More effective local medical affairs activities

For Medical Affairs, the necessity is greater than ever to leverage and create relationships with physicians and other providers, as well as to engage strategically in seeking relevant and reliable information. With the ability to talk about off-label use with physicians upon request, the need for a trusted, accessible Medical Affairs organization to provide accurate and up-to-date information in a timely manner within communities is paramount.

Shifting Communication Patterns and Preferences

Tom Davis, MD, FAAFP, is principal of Tom Davis Consulting, a firm based in the St. Louis area. Increasing the value generated through interactions between pharmaceutical reps and clinicians has been a core focus of his business for the past 20 years.

“Off-label use of brand name meds are a common and important cost-saving ‘hack’ for patient and clinicians,” says Davis. Pharmaceutical companies “that can effectively create the required data and present it to clinicians in a compelling manner” will gain access to providers whose doors may have been shut to them in the past,” he says.

It’s a good time to make and nurture these connections. “The significant increase in employed clinicians has created an enormous but under-appreciated sociological shift concerning how clinicians collaborate,” Davis notes. More and more, he says, physicians are becoming isolated and are spending the bulk of their time in front of computers with less collaboration and fewer collegial interactions.

Opening the Door to Collaboration

Davis’ perspectives are supported by research. The Bain Front Line of Healthcare Survey notes that the two preferred sources of information by physicians are key opinion leaders (increasing 16 percent) and continuing medical education/conferences (up 23 percent). This aligns directly with Medical Affairs’ high level of trust among providers and their role as thought leaders in the pharma space.

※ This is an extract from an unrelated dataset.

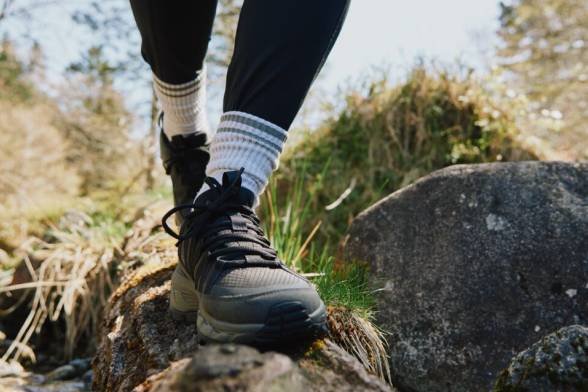 Primo piano di una persona con scarpe da escursionismo mentre cammina su una roccia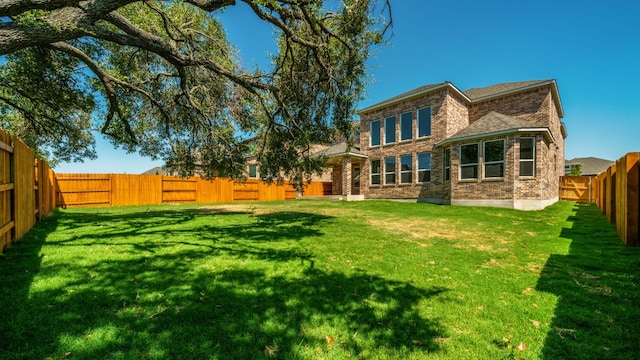 back of house featuring brick siding, a lawn, and a fenced backyard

So, what should you do to become more strategic in your physician networking practices?

Refining Your Networking Efforts

Chances are you’re already engaged in various networking efforts with physicians and other provider groups. Given physician preference for information attained through thought leaders and conferences, these should be your primary areas of focus.

 Thought Leadership

Are you, and your company, familiar with the research interests of your local experts? Knowing who the top experts are for any indication, mechanism of action or drug class within your community is essential to have the most valuable scientific exchanges, particularly when off-label questions arise.

Here are a few questions to keep in mind before engaging the appropriate thought leaders:

  • Are you consistently referencing (curating) relevant, timely and peer-reviewed science?
  • Are you able to provide an unbiased cost-benefit analysis upon request?
  • Are you up to date on your experts’ work? Not only publications, but every research grant, relevant presentation or even an important colleague’s work?

Keep in mind that answering these questions should be coordinated and organized around a strategy designed to achieve desired goals—in this case, educating and informing physicians about safe, proven and appropriate alternative uses for your products.

 Continuing Education/Conferences

There are a wide range of opportunities to connect with physicians and other providers at conferences and medical meetings, even at the local level. For example, as an MSL covering cancer therapies in the Midwest for your organization, you may be asked to attend large conferences like ASCO. But are you attending the 2017 Fall Conference of the Missouri Oncology Society (MOS) as well? Do you know who will be there? Staying apprised of local medical meetings in advance and the emphasis of those meetings will prepare you for valuable exchanges with the local medical community.

In addition to attending events organized by others, you might also consider working with local thought leaders to organize speaking engagements tailored to the medical needs of the community. Invite patient groups and engage with folks in your presenters’ professional network (perhaps experts they have co-authored with) to begin to build your attendee list. These types of activities serve to further cement your role as a thought leader in your own right and as a trusted resource in the healthcare arena.

Understanding the preferences of physicians and other providers for receiving information and interacting with Medical Affairs professionals can help you pinpoint the most effective means of driving your own thought leadership and the reputation of your company and its products. But this type of thought leadership engagement should be considered a process, not an event. It takes time and multiple impressions for opinions to be formed. Becoming a trusted and informed member of your medical community is the key to strengthening these relationships.